O Tremontelo foi concebido para apresentar memórias do presente e não memórias do passado. Memórias do presente são registos de eventos actuais, impressões, vivências, num contexto de vida em que me debato todos os dias com a natureza, ou com o pouco que resta dela, no Tremontelo. Muitas vezes são reflexões, no sentido etimológico e óptico do termo. Quando é o eu que é reflectido, pode falar-se de especulação, de reflexo no espelho.

O eu não é o sujeito da acção da escrita, o autor, o agente que muita gente crê estar por detrás da escrita. É um erro muito comum, quase universal, essa ilusão. O eu só existe enquanto criado na e pela escrita. O eu é uma das grandes invenções do cérebro! Porém, quem age sobre o cérebro e o acciona é um organismo vivo, um indivíduo singular da espécie homo sapiens, que quase sempre se confunde com o eu, uma máquina virtual que é a sua réplica no cérebro. E para complicar as coisas, é o mundo material em que vive esse organismo que, por sua vez, o age. Daí o Tremontelo, o responsável último, o grande culpado de dar a este corpo cansado a tarefa de inventar esse eu e de lhe implantar memórias, de maneira mais ou mais orwelliana, mais ou menos estalinista.
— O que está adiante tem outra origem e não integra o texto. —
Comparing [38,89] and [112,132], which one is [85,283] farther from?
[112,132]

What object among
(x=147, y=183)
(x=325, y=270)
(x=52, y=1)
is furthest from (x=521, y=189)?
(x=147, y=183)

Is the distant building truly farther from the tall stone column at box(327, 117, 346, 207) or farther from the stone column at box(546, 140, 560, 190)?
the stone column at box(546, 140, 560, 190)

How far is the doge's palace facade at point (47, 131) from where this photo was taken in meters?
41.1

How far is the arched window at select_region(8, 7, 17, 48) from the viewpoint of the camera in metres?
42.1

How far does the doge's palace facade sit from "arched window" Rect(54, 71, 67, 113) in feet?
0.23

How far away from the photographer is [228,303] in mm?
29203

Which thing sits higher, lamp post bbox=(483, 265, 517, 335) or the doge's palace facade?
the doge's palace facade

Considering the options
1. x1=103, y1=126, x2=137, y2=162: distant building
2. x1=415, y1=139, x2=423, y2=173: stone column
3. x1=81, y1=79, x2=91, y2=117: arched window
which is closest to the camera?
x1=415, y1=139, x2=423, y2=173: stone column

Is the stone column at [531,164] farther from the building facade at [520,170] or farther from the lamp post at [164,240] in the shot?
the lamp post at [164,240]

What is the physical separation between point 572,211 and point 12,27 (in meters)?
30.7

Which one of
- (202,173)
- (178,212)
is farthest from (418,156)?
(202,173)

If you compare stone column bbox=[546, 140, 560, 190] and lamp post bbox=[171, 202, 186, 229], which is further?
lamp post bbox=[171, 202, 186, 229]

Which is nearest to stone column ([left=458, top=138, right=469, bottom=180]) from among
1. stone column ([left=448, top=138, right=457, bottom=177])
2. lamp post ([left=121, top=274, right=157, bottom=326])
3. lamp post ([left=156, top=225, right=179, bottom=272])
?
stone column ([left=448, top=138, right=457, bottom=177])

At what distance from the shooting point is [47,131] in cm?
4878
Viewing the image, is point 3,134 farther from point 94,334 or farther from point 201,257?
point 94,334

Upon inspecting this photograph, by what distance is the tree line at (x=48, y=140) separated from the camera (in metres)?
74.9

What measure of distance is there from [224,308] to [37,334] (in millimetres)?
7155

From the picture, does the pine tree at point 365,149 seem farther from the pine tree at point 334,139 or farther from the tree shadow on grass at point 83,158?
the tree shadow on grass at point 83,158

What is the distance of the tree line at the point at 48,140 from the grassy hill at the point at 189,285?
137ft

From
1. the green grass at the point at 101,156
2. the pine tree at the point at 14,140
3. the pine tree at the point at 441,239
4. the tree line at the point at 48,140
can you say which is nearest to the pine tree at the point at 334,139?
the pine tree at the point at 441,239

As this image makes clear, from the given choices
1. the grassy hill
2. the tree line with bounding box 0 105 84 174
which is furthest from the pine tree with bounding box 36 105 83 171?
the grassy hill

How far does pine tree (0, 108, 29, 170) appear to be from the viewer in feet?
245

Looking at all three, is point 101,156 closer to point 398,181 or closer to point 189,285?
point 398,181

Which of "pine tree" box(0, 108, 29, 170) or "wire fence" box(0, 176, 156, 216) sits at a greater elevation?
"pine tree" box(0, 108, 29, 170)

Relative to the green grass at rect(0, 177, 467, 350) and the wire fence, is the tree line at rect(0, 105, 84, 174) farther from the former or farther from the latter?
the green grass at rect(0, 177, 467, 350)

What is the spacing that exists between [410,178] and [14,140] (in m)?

Sive deus, sive natura. Não é uma coisa ou outra. É uma coisa e é outra, dois modos de existir. Fica assim, como apontamento. Lá voltaremos!

O tremontelo é uma designação antiga do tomilho selvagem. Tomilho genuíno do sítio, como genuínos são os seus gatos selvagens. O ideal seria tornar selvagem também este corpo. Se conseguir assassinar o eu, esse grande ilusionista.

Altura (Algarve).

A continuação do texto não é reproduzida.